Barangkali kita ini setiap hari sudah berdoa. Barangkali kita ini setiap hari sudah membaca Kitab Suci, barangkali kita ini setiap hari sudah berbuat amal. Barangkali kita ini setiap hari sudah aktif dilingkungan Gereja dan masyarakat. Barangkali kita ini sudah menyebut nama Tuhan ribuan kali. Barangkali kita ini selalu menangis setiap kali berdoa.Barangkali kita ini sudah disebut orang saleh, orang suci oleh orang orang sekitar kita. Tetapi barangkali pula kita akan terkejut seandainya nanti Tuhan  Yesus berkata seperti dalam Injil  hari ini “ Aku tidak pernah mengenal kamu, Enyahlah dari pada-Ku, kamu sekalian pembuat  kejahatan” Kita akan bertanya “Mengapa Tuhan , aku Engkau usir?”
Jawaban Tuhan terungkap dalam Sabda-Nya mengenai dua macam dasar yang mengakhiri seluruh khotbah Yesus dibukit hari hari ini. Orang yang berseru seru dan omong omong tentang Tuhan terus tetapi tidak melakukan dalam kehidupan nyata  adalah orang yang membangun rumah diatas pasir. Rumah itu pasti roboh. Tuhan lebih menghendaki orang orang yang tidak hanya mendengarkan sabda Tuhan dan menyebut nyebut nama-Nya saja, tetapi terutama melaksanakan Sabda itu dalam kehidupan nyata, dalam pergaulan dengan sesama dan masyarakat. Itulah seumpama orang yang membangun rumah diatas batu. Rumah itu kuat dan teguh.
Godaan dan cobaan selalu menghadang, namun kita harus menghadapinya dengan bijaksana, yang didasari oleh kekuatan yang melebihi segalanya yaitu kekuatan dari Tuhan kita Yesus Kristus,  Dengan bersikap tegas pada diri sendiri, mau menerima realita yang ada, mau bersyukur atas segala karunia yang dianugerahkan Tuhan kepada kita, tentu akan membawa kebahagiaan sejati yang dapat kita cicipi dalam menjalani kehidupan didunia ini, maupun kelak disurga.
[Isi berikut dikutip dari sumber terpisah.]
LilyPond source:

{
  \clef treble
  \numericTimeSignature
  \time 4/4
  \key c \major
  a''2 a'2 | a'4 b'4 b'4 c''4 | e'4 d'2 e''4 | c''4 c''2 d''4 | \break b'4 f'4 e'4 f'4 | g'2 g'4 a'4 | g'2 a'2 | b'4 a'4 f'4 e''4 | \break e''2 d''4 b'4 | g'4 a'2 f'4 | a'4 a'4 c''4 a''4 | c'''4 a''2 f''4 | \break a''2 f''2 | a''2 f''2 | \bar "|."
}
Untuk bersikap bijaksana diperlukan pertobatan terus menerus, kesabaran dalam menjalani kehidupan ini, dan selalu mohon rahmat dari Tuhan. Dengan begitu kita tidak akan putus asa dalam mengikuti jejak Kristus,
Pada tahun yang penuh rahmat, Paus Fransiskus mengajak kita untuk kembali kepada Tuhan melalui Sakramen Rekonsiliasi  agar dapat menghadapi kehidupan ini dengan aneka masalah yang ada dengan tetap teguh dalam iman , harapan dan kasih kepada-Nya.

Butir permenungan.
Mari kita mohon rahmat kekuatan dari Allah yang mahakuat agar mampu mengimani Yesus yang menjadi dasar kokoh dalam membangun hidup rohani kita . Dengan cara demikian, hidup kita akan lebih berkenan dihadapan-Nya , apapun pilihan hidup kita, yang sudah kita hayati selama ini. Selain itu , kita mampu membantu sesama kita yang membutuhkan pertolongan baik dalam hal jasmani maupun  rohani dengan kuasa kasih-Nya.

Doa.
Ya Tuhan Yesus semoga umat-Mu bisa mendengarkan Sabda-Mu dan bisa melaksanakan dalam kehidupan sehari hari dengan baik. Oleh sebab itu tuntunlah kami umat-Mu dengan Roh Kebijaksanaan-Mu   Amin.




Bukan setiap orang yang berseru kepada-Ku, 'Tuhan, Tuhan!' akan masuk ke dalam Kerajaan Sorga, melainkan dia yang melakukan kehendak Bapa-Ku di surga.